Task instructions –
Give back, character for character, the line that includes "kingdom: Animalia" and all lines beneath it in the data.

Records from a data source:

+++++

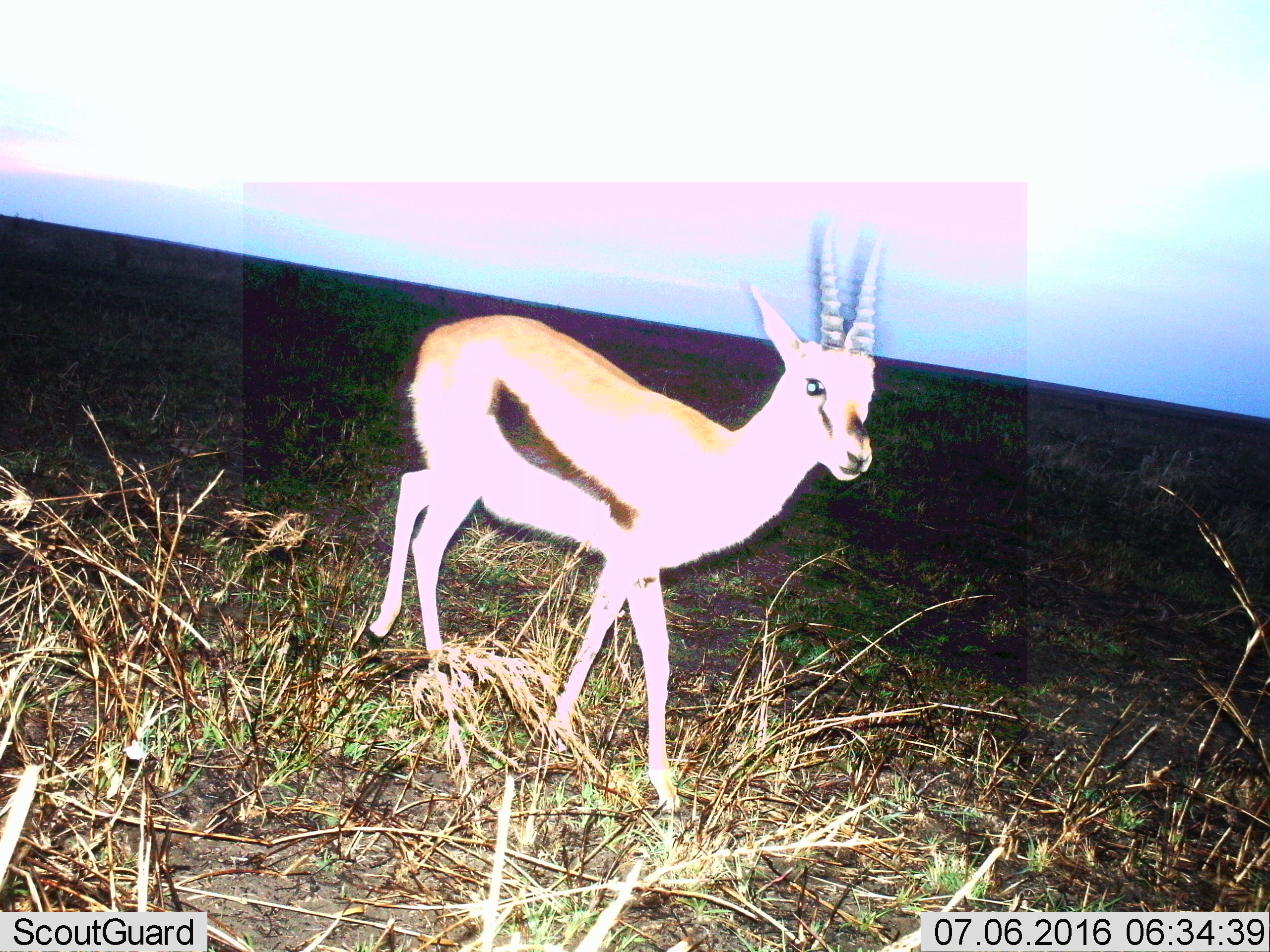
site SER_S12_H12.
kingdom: Animalia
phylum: Chordata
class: Mammalia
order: Artiodactyla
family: Bovidae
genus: Eudorcas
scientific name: Eudorcas thomsonii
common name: thomson's gazelle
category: gazellethomsons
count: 1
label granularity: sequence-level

+++++

Exercise answer –
kingdom: Animalia
phylum: Chordata
class: Mammalia
order: Artiodactyla
family: Bovidae
genus: Eudorcas
scientific name: Eudorcas thomsonii
common name: thomson's gazelle
category: gazellethomsons
count: 1
label granularity: sequence-level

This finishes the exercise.